> Given exercise: Return the records exactly as they are.

> Entries provided:
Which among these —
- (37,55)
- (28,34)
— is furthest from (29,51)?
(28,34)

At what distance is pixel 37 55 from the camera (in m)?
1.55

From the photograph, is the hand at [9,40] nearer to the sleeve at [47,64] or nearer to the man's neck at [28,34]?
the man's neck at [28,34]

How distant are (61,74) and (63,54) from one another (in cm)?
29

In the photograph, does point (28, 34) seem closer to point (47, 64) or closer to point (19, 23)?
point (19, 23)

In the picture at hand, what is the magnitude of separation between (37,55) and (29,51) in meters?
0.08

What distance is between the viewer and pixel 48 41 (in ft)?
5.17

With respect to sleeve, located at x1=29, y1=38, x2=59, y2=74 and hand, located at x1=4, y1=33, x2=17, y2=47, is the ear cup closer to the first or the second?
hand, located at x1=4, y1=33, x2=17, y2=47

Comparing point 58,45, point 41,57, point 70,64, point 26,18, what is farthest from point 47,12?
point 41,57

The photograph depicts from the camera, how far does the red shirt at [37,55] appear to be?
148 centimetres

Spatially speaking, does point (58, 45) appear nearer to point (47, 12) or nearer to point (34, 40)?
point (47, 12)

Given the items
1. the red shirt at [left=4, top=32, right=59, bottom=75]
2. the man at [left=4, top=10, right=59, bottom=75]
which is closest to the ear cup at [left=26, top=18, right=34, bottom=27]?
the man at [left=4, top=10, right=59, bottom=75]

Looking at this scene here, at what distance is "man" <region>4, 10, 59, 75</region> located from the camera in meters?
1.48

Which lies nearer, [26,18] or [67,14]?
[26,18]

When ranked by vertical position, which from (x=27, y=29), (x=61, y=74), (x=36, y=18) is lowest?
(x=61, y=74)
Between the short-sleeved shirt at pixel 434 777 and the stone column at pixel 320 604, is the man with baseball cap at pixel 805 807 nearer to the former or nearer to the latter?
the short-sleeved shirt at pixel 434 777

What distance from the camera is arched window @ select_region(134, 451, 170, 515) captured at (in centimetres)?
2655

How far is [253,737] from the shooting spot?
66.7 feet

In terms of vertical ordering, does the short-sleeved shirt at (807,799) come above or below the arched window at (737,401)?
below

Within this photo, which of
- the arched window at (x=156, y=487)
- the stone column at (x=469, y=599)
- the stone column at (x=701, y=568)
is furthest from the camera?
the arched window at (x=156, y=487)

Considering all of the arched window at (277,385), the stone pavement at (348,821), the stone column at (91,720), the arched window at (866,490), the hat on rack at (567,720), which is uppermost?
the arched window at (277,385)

> Correct response:
Which among these —
- (37,55)
- (28,34)
— is furthest from (29,51)?
(28,34)

At what distance is pixel 37 55 from the camera (in m)?
1.55

From the photograph, is the hand at [9,40] nearer to the sleeve at [47,64] or nearer to the man's neck at [28,34]?
the man's neck at [28,34]

How distant are (61,74) and (63,54) from one another (in cm)?
29

In the photograph, does point (28, 34) seem closer to point (47, 64) or closer to point (19, 23)?
point (19, 23)

In the picture at hand, what is the magnitude of separation between (37,55) and (29,51) in meters?
0.08

What distance is between the viewer and pixel 48 41 (in ft)?
5.17

With respect to sleeve, located at x1=29, y1=38, x2=59, y2=74 and hand, located at x1=4, y1=33, x2=17, y2=47, is the ear cup closer to the first or the second?
hand, located at x1=4, y1=33, x2=17, y2=47

Comparing point 58,45, point 41,57, point 70,64, point 26,18, what is farthest from point 47,12?
point 41,57

The photograph depicts from the camera, how far does the red shirt at [37,55] appear to be?
148 centimetres

Spatially speaking, does point (58, 45) appear nearer to point (47, 12) or nearer to point (34, 40)?
point (47, 12)

Given the items
1. the red shirt at [left=4, top=32, right=59, bottom=75]
2. the man at [left=4, top=10, right=59, bottom=75]
which is closest to the ear cup at [left=26, top=18, right=34, bottom=27]?
the man at [left=4, top=10, right=59, bottom=75]

Looking at this scene here, at what distance is "man" <region>4, 10, 59, 75</region> located from the camera in meters?
1.48

Which lies nearer, [26,18] or [67,14]?
[26,18]

When ranked by vertical position, which from (x=27, y=29), (x=61, y=74), (x=36, y=18) is lowest?
(x=61, y=74)
Between the short-sleeved shirt at pixel 434 777 and the stone column at pixel 320 604, is the man with baseball cap at pixel 805 807 nearer to the former or nearer to the latter?
the short-sleeved shirt at pixel 434 777

What distance from the camera is arched window @ select_region(134, 451, 170, 515) captured at (in centimetres)?
2655

How far is [253,737] from the shooting spot?
66.7 feet

In terms of vertical ordering, does the short-sleeved shirt at (807,799) come above or below the arched window at (737,401)?
below

Within this photo, which of
- the arched window at (x=156, y=487)
- the stone column at (x=469, y=599)
- the stone column at (x=701, y=568)
is furthest from the camera?
the arched window at (x=156, y=487)

Considering all of the arched window at (277,385), the stone pavement at (348,821), the stone column at (91,720), the arched window at (866,490), the hat on rack at (567,720), which is uppermost?
the arched window at (277,385)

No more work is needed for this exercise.